The couple was told about the Portland Opportunity Crew by a fellow panhandler and eventually got connected to it through the city’s homeless shelter. Working allowed them not only to get money, but it also allowed them to escape the depression of staying in the city shelter, waiting in line at the soup kitchen and coping with the stress of Preble Street’s Resource Center.

While many panhandlers are stereotyped as alcoholics, drug addicts or criminals, Trish Farr said that she and her wife are among those who are simply desperate to escape and find a more stable life. And working is a big part of that.

“Most people down there – all they need is a chance, but no one gives them one,” said Trish Farr, 31.

But that’s exactly what the Portland Opportunity Crew did. When the program ended in November, the Farrs worked temp jobs for Complete Labor and Staffing, another temporary agency in Portland, including cleaning offices and shoveling snow.

After proving they were serious about working, Complete Labor gave them a weekly work ticket at a food processing plant in Biddeford, they said. The agency also provides transportation from Portland to Biddeford and back. They plan on working directly for the company once they move into their new apartment.
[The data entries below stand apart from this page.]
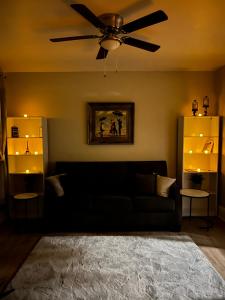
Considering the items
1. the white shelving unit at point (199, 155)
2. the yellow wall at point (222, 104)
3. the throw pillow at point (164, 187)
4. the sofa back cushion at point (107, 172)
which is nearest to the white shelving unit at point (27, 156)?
the sofa back cushion at point (107, 172)

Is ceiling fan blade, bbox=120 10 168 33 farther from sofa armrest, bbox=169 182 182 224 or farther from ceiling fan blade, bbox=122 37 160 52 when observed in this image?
sofa armrest, bbox=169 182 182 224

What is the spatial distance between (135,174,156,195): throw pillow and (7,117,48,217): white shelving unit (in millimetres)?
1666

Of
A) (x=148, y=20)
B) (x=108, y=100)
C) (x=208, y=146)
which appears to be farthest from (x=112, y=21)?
(x=208, y=146)

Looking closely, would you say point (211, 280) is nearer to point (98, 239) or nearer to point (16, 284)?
point (98, 239)

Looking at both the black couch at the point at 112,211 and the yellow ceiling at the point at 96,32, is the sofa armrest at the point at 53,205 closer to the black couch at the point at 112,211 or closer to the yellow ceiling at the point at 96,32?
the black couch at the point at 112,211

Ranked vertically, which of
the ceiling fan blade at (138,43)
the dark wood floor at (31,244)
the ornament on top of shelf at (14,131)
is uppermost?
the ceiling fan blade at (138,43)

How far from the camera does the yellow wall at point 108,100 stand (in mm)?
4340

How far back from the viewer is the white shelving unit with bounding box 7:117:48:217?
4148mm

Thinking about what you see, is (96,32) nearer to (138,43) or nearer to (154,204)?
(138,43)

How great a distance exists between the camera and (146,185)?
3844mm

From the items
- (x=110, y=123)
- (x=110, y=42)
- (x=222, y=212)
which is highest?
(x=110, y=42)

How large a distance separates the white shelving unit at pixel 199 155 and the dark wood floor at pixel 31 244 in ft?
1.63

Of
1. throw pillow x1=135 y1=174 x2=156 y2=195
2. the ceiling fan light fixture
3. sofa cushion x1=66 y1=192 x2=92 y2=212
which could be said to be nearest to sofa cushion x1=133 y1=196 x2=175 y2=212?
throw pillow x1=135 y1=174 x2=156 y2=195

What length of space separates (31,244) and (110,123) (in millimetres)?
2368
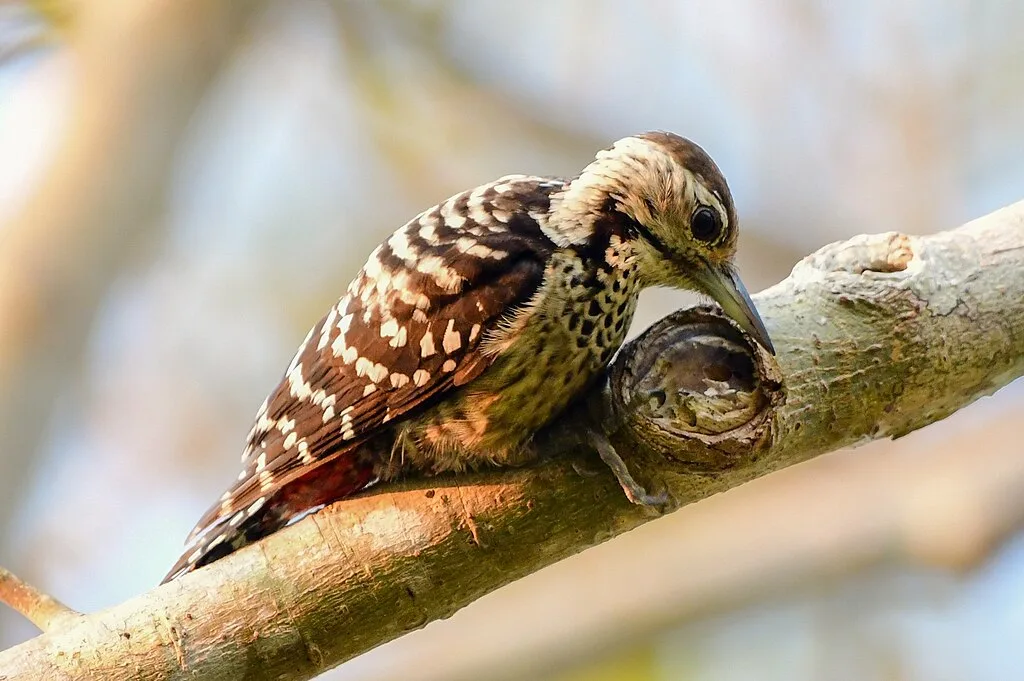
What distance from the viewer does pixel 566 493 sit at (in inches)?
57.1

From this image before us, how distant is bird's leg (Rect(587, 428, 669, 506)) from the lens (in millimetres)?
1397

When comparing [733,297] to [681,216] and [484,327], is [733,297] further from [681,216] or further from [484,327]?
[484,327]

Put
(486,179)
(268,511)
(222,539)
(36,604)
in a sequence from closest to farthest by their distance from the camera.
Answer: (36,604), (222,539), (268,511), (486,179)

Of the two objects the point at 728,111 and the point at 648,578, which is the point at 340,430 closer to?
the point at 648,578

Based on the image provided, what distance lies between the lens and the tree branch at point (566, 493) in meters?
1.41

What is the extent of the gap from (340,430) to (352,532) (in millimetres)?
208

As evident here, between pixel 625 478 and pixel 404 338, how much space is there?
455 millimetres

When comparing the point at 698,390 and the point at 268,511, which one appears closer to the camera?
the point at 698,390

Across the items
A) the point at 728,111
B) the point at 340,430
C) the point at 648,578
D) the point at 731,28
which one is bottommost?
the point at 648,578

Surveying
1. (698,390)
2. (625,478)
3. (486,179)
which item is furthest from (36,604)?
(486,179)

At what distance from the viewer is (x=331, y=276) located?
392 cm

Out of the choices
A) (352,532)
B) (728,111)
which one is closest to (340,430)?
(352,532)

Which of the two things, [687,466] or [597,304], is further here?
[597,304]

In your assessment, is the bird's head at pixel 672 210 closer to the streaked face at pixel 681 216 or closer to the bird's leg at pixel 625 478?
the streaked face at pixel 681 216
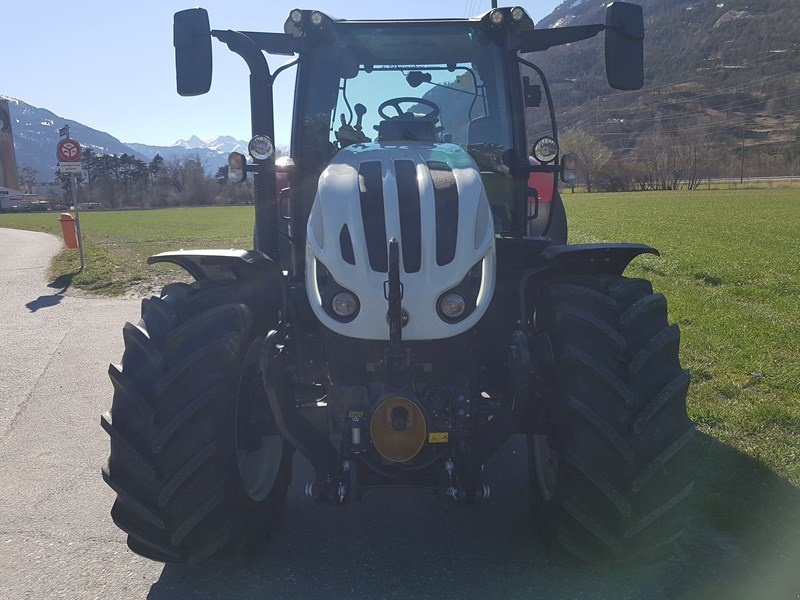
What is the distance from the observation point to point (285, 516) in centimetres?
335

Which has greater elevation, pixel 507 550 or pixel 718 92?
pixel 718 92

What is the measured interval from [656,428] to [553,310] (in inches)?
25.8

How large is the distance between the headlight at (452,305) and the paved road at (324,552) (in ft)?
3.78

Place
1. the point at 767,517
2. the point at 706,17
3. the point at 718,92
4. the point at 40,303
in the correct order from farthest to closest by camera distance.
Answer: the point at 706,17 → the point at 718,92 → the point at 40,303 → the point at 767,517

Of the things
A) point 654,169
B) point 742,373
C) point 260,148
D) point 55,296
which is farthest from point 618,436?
point 654,169

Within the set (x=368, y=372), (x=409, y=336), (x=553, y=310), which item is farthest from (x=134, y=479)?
(x=553, y=310)

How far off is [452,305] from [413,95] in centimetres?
193

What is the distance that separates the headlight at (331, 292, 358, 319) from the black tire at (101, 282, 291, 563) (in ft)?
1.67

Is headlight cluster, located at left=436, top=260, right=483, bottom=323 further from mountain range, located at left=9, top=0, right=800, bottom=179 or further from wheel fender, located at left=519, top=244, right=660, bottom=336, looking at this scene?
mountain range, located at left=9, top=0, right=800, bottom=179

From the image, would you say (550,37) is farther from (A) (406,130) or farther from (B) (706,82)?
(B) (706,82)

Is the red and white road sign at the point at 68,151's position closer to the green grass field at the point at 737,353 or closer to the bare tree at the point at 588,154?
the green grass field at the point at 737,353

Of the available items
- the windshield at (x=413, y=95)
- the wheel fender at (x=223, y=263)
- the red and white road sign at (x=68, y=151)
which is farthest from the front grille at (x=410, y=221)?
the red and white road sign at (x=68, y=151)

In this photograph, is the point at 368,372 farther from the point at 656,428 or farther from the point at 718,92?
the point at 718,92

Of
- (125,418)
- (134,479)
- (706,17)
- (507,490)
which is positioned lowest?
(507,490)
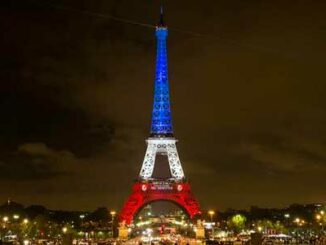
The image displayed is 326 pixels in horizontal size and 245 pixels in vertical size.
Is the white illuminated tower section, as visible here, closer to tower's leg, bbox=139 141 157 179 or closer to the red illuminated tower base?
tower's leg, bbox=139 141 157 179

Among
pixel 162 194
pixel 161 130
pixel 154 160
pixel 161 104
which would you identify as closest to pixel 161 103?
pixel 161 104

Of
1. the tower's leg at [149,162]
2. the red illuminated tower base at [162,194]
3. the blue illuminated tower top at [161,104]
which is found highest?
the blue illuminated tower top at [161,104]

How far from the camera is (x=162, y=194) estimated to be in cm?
9519

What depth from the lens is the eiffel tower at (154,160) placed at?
3686 inches

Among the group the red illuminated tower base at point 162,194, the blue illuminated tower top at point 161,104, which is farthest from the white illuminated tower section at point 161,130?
the red illuminated tower base at point 162,194

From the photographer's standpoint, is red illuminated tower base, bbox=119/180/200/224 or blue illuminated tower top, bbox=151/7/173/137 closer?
red illuminated tower base, bbox=119/180/200/224

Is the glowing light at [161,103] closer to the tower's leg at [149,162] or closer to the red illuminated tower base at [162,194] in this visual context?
the tower's leg at [149,162]

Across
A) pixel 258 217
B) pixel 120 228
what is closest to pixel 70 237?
pixel 120 228

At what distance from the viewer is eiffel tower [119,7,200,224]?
93.6 metres

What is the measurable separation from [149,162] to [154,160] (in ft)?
3.33

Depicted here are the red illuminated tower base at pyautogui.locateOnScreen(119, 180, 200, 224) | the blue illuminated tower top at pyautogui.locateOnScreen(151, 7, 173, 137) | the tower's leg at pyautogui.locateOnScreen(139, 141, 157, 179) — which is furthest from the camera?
the tower's leg at pyautogui.locateOnScreen(139, 141, 157, 179)

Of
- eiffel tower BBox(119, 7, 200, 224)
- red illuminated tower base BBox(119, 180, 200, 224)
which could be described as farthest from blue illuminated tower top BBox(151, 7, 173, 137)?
red illuminated tower base BBox(119, 180, 200, 224)

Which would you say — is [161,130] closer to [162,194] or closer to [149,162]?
[149,162]

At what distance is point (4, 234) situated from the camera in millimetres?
72375
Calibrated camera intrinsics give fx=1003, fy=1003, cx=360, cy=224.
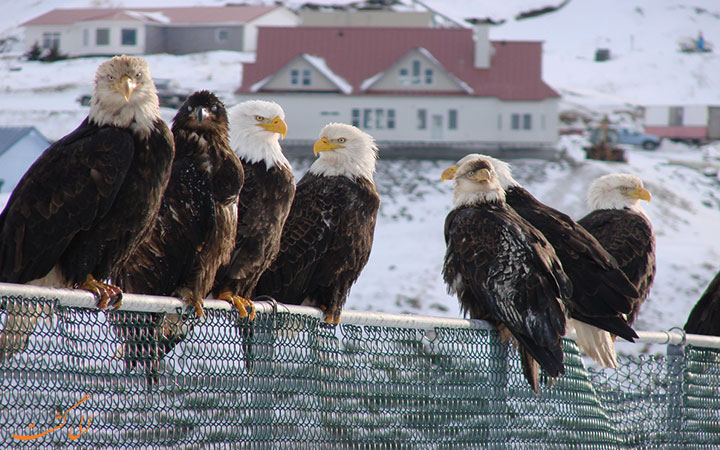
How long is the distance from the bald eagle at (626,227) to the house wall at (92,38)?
55.5m

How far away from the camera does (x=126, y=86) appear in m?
3.88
The couple received housing assistance through the program. Next month, they plan to move into an apartment in Biddeford, and they have an offer of full-time work for $11 an hour. For the first year, they’ll pay 30 percent of their income on rent, thanks to a STEP housing voucher, which allows people to transition out of homelessness and into a more stable life.

“It helps your self esteem,” Trish Farr said of the Portland Opportunity Crew. “Once you get in the door and work and get your own money, it shows you (that) you can do it and there’s another way.”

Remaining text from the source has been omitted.